Não é uma justificativa
Não sei o que mudou no meu olhar.
Crônica é filha de cidade. Na cidade a gente tem muita coisa pra ver ouvir
sentir ao mesmo tempo. Sem conseguir ver ouvir sentir tudo, a crônica é um
jeito de tentar organizar tudo isso. Parar um pouco. Andar sem rumo olhando
vitrines – e tentar não pensar no medo de ser assaltado. De repente parar num
banco de praça e observar qualquer coisa – já faz tanto tempo que nem consigo
pensar no quê agora.
Desde que vim pro interior não tenho
escrito crônica como antigamente. O que é engraçado, porque aqui eu tenho mais
tempo pra olhar pra mim e pra fora. Às vezes dá vontade de escrever, mas penso
que vai ficar uma coisa meio piegas e desisto. Crônica não pode ser piegas. Penso
nos meus gatos, em como seria bom escrever sobre a felicidade que é morarmos
aqui todos juntos – exceto pelos xixis do macho com ansiedade territorial.
A gata que adotei da rua pariu esses
dias, debaixo de uma forte chuva, de onde tive que ir pegá-la à força, e passou
10 horas em trabalho de parto.
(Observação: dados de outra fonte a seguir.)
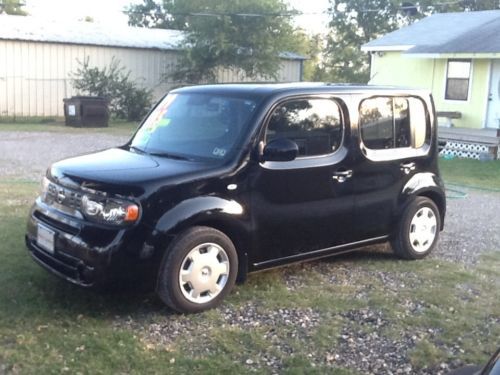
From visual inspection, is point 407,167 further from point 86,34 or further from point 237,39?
point 86,34

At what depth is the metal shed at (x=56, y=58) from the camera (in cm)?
2694

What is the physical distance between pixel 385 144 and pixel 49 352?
150 inches

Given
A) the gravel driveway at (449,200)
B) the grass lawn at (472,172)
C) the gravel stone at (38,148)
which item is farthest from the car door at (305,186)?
the grass lawn at (472,172)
Não sei se isso daria uma boa crônica. Vão
pensar que não tenho mais nada para fazer, e o pior é que tenho, muita. Inclusive
cuidar da gata e dos gatinhos.
Não é que em cidade do interior não
aconteça nada. Tem uns personagens interessantes: o vendedor de sucos do
centro, aquela senhora que anda sem rumo, o bêbado que vive pedindo dinheiro na
padaria, uns hippies que vêm turistar pras bandas das cavernas e param aqui.
Tem muita coisa. Mas não é aquela agitação da cidade grande – onde passei mais
de 20 anos dessa vida de menos de 30 ainda. Aqui precisa de uma outra
disposição de olhar. Que eu ainda não aprendi.
Por que não escrevo sobre tudo isso? Não
quero me justificar, não tem justificativa. Acontece que não sou daqui, e na
verdade mal vivo essa pequena cidade de pouco mais de 35 mil habitantes –
muitos deles na zona rural. Não, não quero me justificar.